(Pen Pressure is BTL's regular column about the best practices for activist writing. Guest columnists are welcome. Email info@nwuny.org if interested. -- Editor)
To show how our distinguished former chair Louis Reyes Rivera still influences the work and movement of the New York Chapter, BTL will include a tribute piece about him from an NWU member every May to mark Louis's birth date on May 19. -- Editor
The month of May tends to be an important month for me. My father's birthday was May 3rd, mine is May 8th, and my mother's May 13th (a house of bulls, that's a story!). When I was twelve, my mother told me I was due on the 18th or 19th of May. Now I do not play "the numbers," but the number 19 became one of those "special" digits.
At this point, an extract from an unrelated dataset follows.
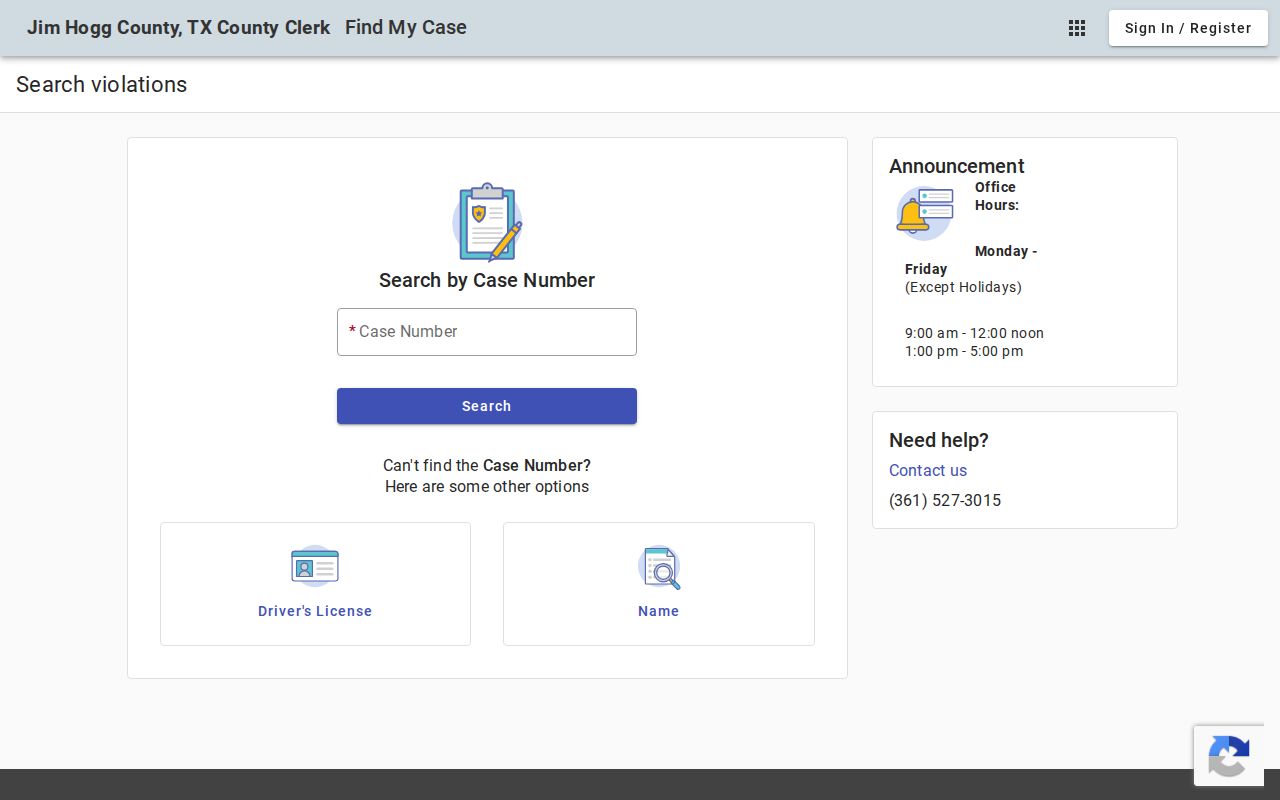 Jim Hogg County Clerk contact page for court case routing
By the age of 18, I knew that Malcolm X was born on the 19th, but little did I know 32 years later, I would meet a man who gave me a deeper reverence for the 19th of May.
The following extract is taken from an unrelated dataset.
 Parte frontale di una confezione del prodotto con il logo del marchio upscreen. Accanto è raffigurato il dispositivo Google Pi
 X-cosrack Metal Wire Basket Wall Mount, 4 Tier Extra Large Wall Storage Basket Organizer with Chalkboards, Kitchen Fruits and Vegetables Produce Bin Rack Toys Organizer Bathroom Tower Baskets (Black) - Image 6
Louis Reyes Rivera would shun me for putting him on a pedestal, but he deserves it. He deserves to be placed on a pinnacle; he was a mighty poet, teacher and man. He is my hero - he saved me from my self- doubt and told me I am a writer. And facing the world, like a warrior riding a mighty "Waterman," he fought the battles so that I could write.
I remember being at the Harlem Book Fair a couple of summers ago when there was a tribute to him at the Thurgood Marshall Academy.